Calmeirão bigodudo, no fim dos cinquenta princípio dos sessenta, com penas de sobejo. Cabelo grisalho, sal e pimenta como dizem os anglos, ainda bem vestido: casacos de camurça e sapatos de berloques, calças já sem vincos por debaixo de camisas de marca, já sem botões de punho.
Lembro-me dele no café há dois ou três anos, tardes de sábado de “Expresso” nas mãos, bica e "whisky", John Player Specials a fumegar por debaixo dos óculos escuros bem desenhados, a micar as miúdas demasiado novas com ar de matador, sempre à caça, sempre sozinho, sempre seguro, independente, auto-suficiente qual macho ibérico à solta no pasto.
Era claramente bicho solto, sem rede social (como dizem os antropólogos de quem não tem família nem amigos próximos), sem poupança, um hedonista a viver no limite do ordenado: bem vivido, bem vestido, bem comido, bem bebido e bem fodido, provavelmente bem falante, viajado e endividado; um doutor diriam na aldeia dos meus avós. Não sei o que lhe aconteceu, afinal só o conheço de vista (como se diz em Lisboa), mas aposto a mão direita que se resume a um simples e terrível vocábulo: desemprego. Porque a empresa foi com o galheiro ou porque fizeram um moderno “downsizing”, ou simplesmente porque correram com toda a gente com cabelos brancos, sem esforço vejo-o a meter os papéis para o subsídio. E o escorrer dos meses fatais a desiludirem-lhe os envios dos curricula, o corte nas saídas, depois a tv-cabo, o carro parado e depois vendido por tuta e meia, finalmente os jornais e o café, fatalmente o tabaco, os valores no prego, o fim dos vícios.
Miséria colectiva
Agora vejo-o discreto à espera que feche o super-mercado, à espera que os moços ponham os caixotes à porta e ele possa apanhar uma frutazita tocada, uma hortaliça amachucada, umas bolachas ou iogurtes já fora do prazo. Nem sequer é o único a comer do lixo aqui à minha porta, também há um par de velhotes e um casal miúdo (ela muito grávida), mas ele é sempre o mais encolhido, sempre o único que olha à volta, com vergonha que os vizinhos o vejam, com vergonha duma miséria que não é só dele, duma miséria colectiva que nos envergonha o jantar quente a todos.

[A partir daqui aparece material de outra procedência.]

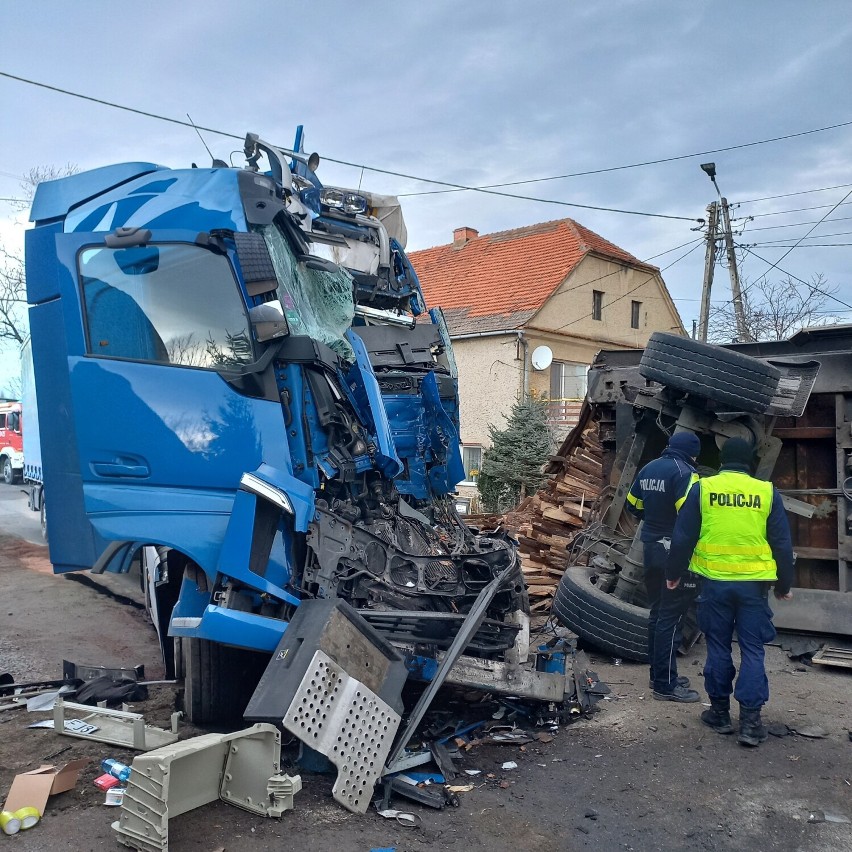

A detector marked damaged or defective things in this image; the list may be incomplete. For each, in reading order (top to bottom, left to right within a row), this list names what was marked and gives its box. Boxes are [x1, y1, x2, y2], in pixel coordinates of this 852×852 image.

damaged truck cab [30, 131, 548, 720]
blue crashed truck [25, 131, 560, 720]
overturned vehicle [25, 130, 560, 728]
shattered windshield [256, 220, 356, 360]
overturned vehicle [552, 328, 852, 660]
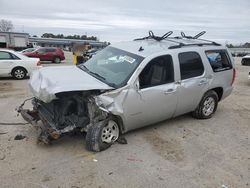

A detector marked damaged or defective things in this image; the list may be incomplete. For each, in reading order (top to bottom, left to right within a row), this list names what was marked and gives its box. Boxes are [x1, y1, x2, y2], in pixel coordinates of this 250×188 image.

damaged front end [16, 90, 108, 144]
crushed hood [28, 65, 113, 103]
crashed silver suv [18, 31, 235, 151]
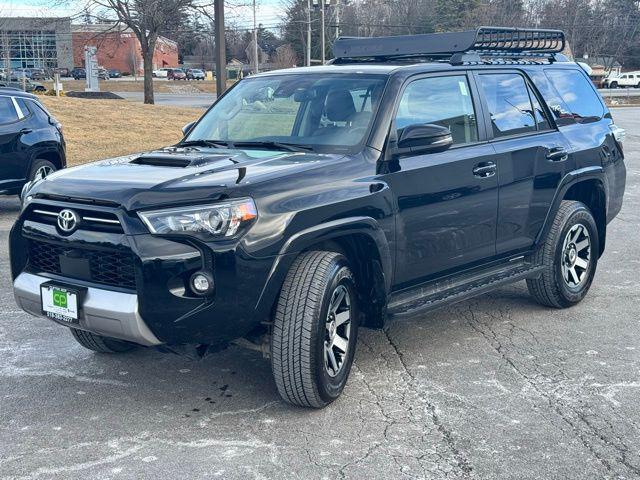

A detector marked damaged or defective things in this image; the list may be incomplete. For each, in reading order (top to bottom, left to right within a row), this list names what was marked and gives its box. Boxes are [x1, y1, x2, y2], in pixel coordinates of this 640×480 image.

cracked pavement [0, 109, 636, 480]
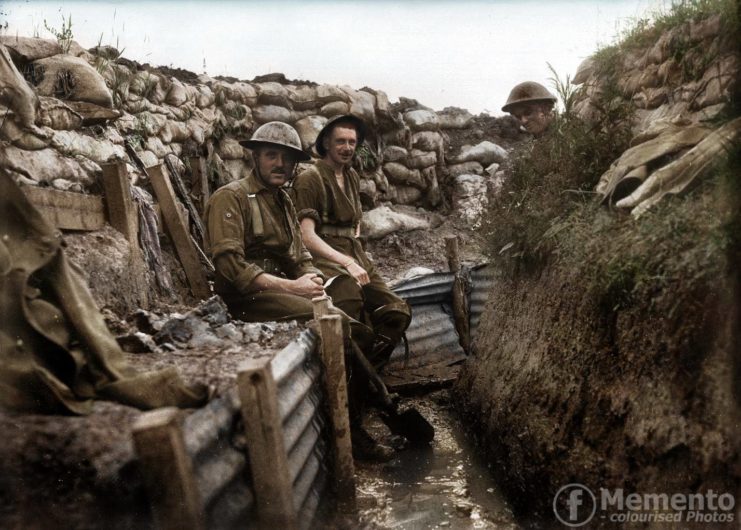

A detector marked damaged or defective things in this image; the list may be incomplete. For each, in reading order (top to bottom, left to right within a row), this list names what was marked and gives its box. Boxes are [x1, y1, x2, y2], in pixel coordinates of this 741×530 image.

rusted corrugated iron [472, 262, 494, 338]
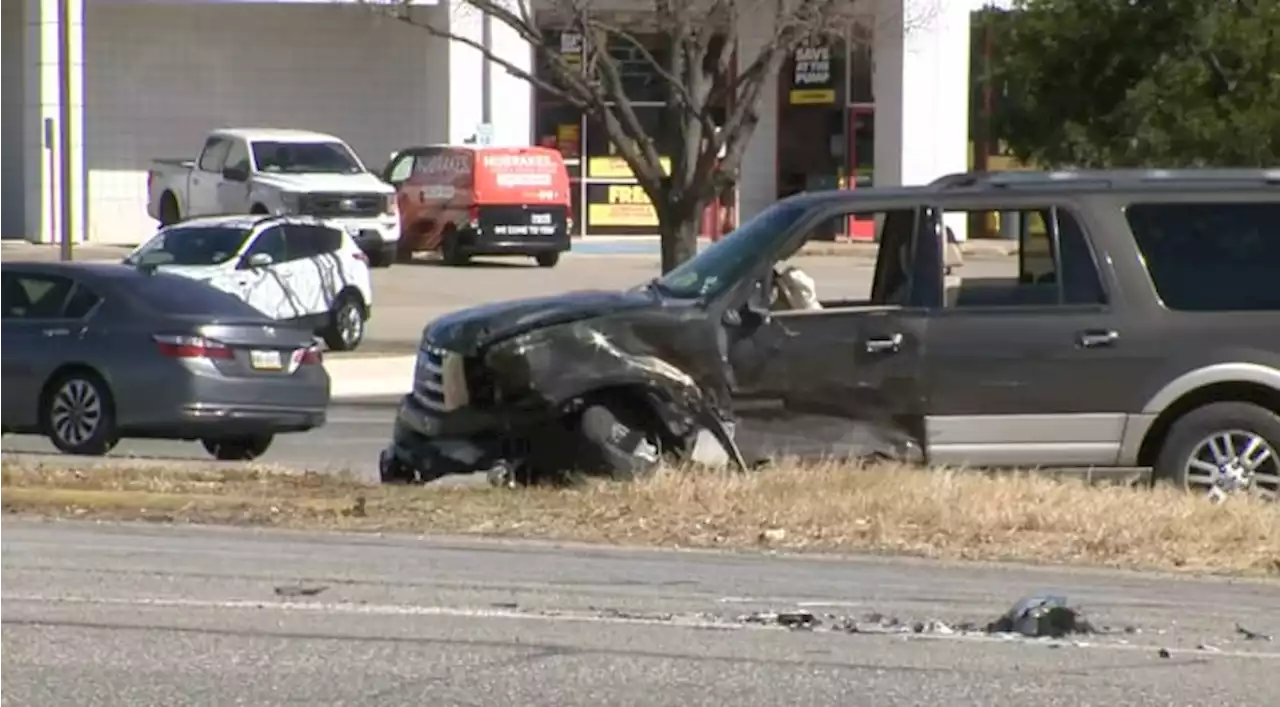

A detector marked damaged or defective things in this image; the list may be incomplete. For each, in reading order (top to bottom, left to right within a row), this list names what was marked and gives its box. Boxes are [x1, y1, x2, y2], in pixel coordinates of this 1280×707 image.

shattered windshield [249, 140, 363, 174]
shattered windshield [655, 199, 803, 299]
wrecked suv [378, 169, 1280, 499]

Mais tarde ainda, vejo-o a passear pela rua vazia, com ar de quem desmói um lauto jantar, olhos nas nossas janelas antes de se baixar e recolher as nossas beatas mal fumadas; já aprendeu que na paragem de autocarro e à porta do supermercado há sempre grossa colheita, recolhe-as no casaco de camurça cada vez mais puído, cada vez a enganar com mais dificuldade os desconhecidos.
A classe média foi uma ideia linda, dava esperança à ralé criava um tecto falso entre o capital e a fome... mas a um ponto qualquer foi para o caixote do lixo da história das ideias. Nós fomos aceitando trabalhar cada vez mais por cada vez menos e de qualquer maneira o dinheiro prefere concentrar-se e concentrar-se e concentrar-se no topo da pirâmide, como se o meu calmeirão pudesse um dia viver do ar ou desaparecer sem um pio nas dobras das tabelas de excel dos economistas, como se nós aceitássemos indefinidamente uma distribuição cada vez mais desequilibrada do que produzimos colectivamente... como se tal fosse possível.